How to use the Terrestrial Mollusc Key

Introduction

This key was created to assist inspectors at U.S. ports of entry to determine the identity of terrestrial mollusc species intercepted in imported cargo and shipments in-transit. Some terrestrial molluscs are important agricultural and ecological pests, and others may be contaminant species that may materially affect the quality of cargo while others may be non-pest “hitchhiker” species. It is often difficult for non-experts to accurately determine identity of terrestrial molluscs in a timely manner. This interactive key is designed to be a user-friendly tool to aid non-malacalogists to identify some important mollusc species that may affect commerce. It is however acknowledged that the scope of this key may be larger, and as such may also be used as an educational resource in a variety of fields. The taxonomy of terrestrial molluscs is very dynamic; hence, a large number of the entities (species, family, groups) included in this key may have been, and continue to be, revised. For each entity, a list of synonyms has been included in the supporting fact sheets to assist in clarifying the nomenclature.

It is recommended that the user read the ‘Identification’ and the ‘Biology’ sections of this tool in order to use the key more effectively. Only adult specimens have all the characters required by the key to achieve correct identification. Juveniles of many gastropod species often lack adult characters or they may possess additional characters that are not maintained through to adulthood. This is true for both snails and slugs. Slugs are generally more difficult to key to the species level and often require dissection. If dissection is necessary, there is a dissection tutorial available in this tool that will be able to assist the user to successfully dissect a snail and/or a slug.

***** It is important to remember that this key is not inclusive of all pestiferous mollusc species. This key is intended to serve as an aid in the identification of terrestrial mollusc species documented as major agricultural and ecological pests as well as contaminant and non-pest species that are commonly intercepted at U.S. ports of entry. *****

Equipment required for the optimal use of this key:

  • Hand lens (10-20X)
  • Ruler or Caliper
  • Adult specimens
  • Anatomy drawings (located in ‘Biology’ and the ‘Identification’ section)

Key Use Options
  • There are two options (“Key Server” and “Java Applet”) available on the “Begin Key” page to access and utilize the key:

(1) The “Key Server” option is the established default setting for accessing the key, and the key will load automatically using this option once the “Begin Key” page is accessed. The “Key Server” option facilitates remote accessibility of the key and is compatible with portable devices such as iPads, iPhones etc.

(2) The “Java Applet” option must be selected by the end-user from this tab located above the key window. The “Key Server” and the “Java Applet” options may both be viewed in “Full Screen” mode by selecting the “Full Screen” tab located immediately above the upper right quadrant of the key. Selecting the “Full Screen” mode will open a new window and will allow the user to view larger images of the entities. There is, however, inherent advantages and disadvantages associated with the “Key Server” and “Java Applet” options and the end-user should select the option that provides them with the most utility. More detailed information can be found on the System Requirements page.

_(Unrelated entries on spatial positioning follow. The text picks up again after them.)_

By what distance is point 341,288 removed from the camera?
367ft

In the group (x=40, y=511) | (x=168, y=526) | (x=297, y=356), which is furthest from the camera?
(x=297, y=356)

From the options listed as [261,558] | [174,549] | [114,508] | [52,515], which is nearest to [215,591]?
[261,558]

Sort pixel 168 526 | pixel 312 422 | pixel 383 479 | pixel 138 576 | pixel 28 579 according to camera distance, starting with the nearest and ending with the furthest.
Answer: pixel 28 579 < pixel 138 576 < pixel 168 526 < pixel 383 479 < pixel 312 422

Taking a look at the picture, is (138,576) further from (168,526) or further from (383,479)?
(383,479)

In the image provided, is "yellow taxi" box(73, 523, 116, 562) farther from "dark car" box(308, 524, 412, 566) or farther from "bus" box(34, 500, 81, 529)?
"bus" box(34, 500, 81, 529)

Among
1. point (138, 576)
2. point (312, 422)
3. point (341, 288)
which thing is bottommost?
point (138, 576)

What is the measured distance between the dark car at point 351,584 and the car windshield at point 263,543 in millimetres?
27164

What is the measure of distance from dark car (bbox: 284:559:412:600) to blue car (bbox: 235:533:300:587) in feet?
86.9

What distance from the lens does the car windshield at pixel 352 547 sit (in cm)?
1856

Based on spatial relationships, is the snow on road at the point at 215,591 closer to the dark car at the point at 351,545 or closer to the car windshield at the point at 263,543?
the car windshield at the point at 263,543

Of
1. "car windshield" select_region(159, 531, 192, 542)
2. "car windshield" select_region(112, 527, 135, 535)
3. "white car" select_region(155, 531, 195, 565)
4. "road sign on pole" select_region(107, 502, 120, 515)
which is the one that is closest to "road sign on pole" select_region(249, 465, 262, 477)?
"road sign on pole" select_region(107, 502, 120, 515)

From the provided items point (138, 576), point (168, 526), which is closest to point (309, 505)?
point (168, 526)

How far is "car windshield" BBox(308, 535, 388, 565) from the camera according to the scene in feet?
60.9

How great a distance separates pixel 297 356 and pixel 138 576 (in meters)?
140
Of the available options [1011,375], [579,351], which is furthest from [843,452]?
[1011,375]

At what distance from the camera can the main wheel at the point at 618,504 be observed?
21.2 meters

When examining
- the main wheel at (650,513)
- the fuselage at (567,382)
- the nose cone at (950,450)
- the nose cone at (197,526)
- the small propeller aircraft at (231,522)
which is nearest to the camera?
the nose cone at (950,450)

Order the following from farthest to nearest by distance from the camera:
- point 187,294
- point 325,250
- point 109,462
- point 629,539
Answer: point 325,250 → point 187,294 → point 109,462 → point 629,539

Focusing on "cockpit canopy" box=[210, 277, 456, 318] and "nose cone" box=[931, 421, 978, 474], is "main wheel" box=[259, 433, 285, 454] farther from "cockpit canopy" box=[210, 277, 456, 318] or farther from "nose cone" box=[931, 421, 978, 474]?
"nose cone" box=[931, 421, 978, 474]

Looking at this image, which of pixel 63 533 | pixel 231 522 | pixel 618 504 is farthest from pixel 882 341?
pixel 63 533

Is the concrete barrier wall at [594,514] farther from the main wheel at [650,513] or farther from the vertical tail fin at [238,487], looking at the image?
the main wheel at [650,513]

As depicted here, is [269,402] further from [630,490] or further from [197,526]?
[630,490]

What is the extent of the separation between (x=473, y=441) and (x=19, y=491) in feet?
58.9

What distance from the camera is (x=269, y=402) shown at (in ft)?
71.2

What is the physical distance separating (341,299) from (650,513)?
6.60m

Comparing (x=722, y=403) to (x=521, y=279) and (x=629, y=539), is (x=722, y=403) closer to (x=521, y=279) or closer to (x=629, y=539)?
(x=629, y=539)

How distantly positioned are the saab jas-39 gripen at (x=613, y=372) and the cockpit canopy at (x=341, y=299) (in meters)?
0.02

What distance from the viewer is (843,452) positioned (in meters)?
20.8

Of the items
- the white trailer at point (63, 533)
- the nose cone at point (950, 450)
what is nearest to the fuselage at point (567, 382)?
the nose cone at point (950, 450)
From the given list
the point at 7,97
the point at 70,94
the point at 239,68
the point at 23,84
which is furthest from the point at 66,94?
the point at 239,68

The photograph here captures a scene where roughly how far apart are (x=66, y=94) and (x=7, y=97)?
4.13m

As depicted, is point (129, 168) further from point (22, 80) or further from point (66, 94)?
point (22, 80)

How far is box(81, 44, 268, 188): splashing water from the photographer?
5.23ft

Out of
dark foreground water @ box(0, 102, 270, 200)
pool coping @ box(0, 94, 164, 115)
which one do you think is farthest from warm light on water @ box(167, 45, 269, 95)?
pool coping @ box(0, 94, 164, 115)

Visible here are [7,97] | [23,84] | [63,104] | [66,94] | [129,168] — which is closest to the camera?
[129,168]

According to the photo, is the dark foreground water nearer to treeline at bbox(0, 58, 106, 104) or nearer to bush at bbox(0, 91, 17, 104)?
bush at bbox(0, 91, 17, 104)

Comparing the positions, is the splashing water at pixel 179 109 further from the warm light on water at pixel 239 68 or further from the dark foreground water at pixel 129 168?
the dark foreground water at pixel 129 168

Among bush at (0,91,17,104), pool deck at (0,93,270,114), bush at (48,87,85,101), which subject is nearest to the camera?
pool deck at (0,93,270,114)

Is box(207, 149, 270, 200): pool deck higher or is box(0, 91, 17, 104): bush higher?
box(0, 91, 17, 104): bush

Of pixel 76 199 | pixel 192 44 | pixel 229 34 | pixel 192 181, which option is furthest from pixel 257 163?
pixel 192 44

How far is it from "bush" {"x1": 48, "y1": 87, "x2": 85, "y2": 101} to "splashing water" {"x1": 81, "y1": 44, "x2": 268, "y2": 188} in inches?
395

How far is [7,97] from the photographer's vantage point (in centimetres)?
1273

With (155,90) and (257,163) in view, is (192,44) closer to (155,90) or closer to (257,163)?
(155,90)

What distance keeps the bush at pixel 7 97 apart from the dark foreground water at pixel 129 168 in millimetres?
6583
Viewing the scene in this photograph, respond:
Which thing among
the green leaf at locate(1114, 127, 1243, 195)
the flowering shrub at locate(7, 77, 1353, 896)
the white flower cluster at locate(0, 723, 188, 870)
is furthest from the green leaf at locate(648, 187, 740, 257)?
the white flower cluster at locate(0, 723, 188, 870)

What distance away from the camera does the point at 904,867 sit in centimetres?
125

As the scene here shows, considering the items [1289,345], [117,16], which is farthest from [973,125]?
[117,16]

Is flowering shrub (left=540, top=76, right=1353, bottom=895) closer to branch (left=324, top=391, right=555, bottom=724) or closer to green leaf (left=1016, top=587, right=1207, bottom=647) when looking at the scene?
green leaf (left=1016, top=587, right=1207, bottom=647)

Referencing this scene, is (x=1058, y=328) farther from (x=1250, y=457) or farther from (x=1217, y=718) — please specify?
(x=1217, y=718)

  • This key may take several minutes to load due to the nature of the program and the capabilities of the end-users’ computer. The key contains many photographs that may slow uploading; however, once the key is loaded it should operate at a normal speed

How to Use

This non-dichotomous key is comprised of 33 families and 129 species. This key provides the user with multiple identification characters that can be selected at any time (in any order), as opposed to having sequentially paired options characteristic of a traditional dichotomous key.

TMT Key Window

S&S Window

The browser window is divided into quadrants.

  • Upper left window: Characters Available – this is a list of the features and states to select for the identification of specimens of interest.
  • Upper right window: Taxa Remaining – list of families, genera and species that could possibly be the specimen of interest.
  • Lower left window: Characters Chosen – list of features or states currently selected.
  • Lower right window: Taxa Discarded – list of families, genera and/or species discarded from the characters available section based on the states previously selected.

Initiating Key

Initating the Key The first character in the key will be a dependency character, meaning that subsequent selections in the key are based on this character. This dependency character state is used to discriminate between a snail and a slug to allow the end user to progress through the key more efficiently.

Subsequent Selections

subsequent selections Each feature may have two or more character states. The selection options can be made visible by clicking on the arrow at the left corner of each character state. The desired character state can be selected by clicking directly onto the thumbnail photograph or illustration or the checkbox located adjacent to the character state. Also note that multiple selections can be made within each feature/state (e.g., in the above diagram filamentous and tubular can both be selected).

There is a feature called “find best”, that can be useful. It is represented by the magic wand icon at the top of the page. This function will select the best characters that are most useful in separating the remaining taxa.

expand selection

Each state’s photograph can be expanded by selecting the icon expand icon located at the bottom right of the photograph. This is indicated in the diagram above.

Final Selection

final selection

The Identification Process

The keying process is complete when there is only a single selection remaining. Selecting additional character states at this point will prove to be futile as there will be no other taxa to discard. If the selection is not satisfactory, the organism can be taken through the key again, this time using other character states. Also the final selection may not be identical (color and markings) to the specimen in hand, as many gastropod species are morphologically variable. It is therefore recommended that the user read the fact sheet on the final selection to confirm the identification as additional information, including pictures, are provided in this section of the tool.

Selecting Characters

One important feature of a Lucid key is the flexibility it provides the user to choose morphological characters pertinent to the specimen in question in any order and in any combination. The user is however advised to select obvious characters first before progressing to more obscure characters. Additionally multiple characters may be selected simultaneously and unclear characters and those difficult to determine may be skipped.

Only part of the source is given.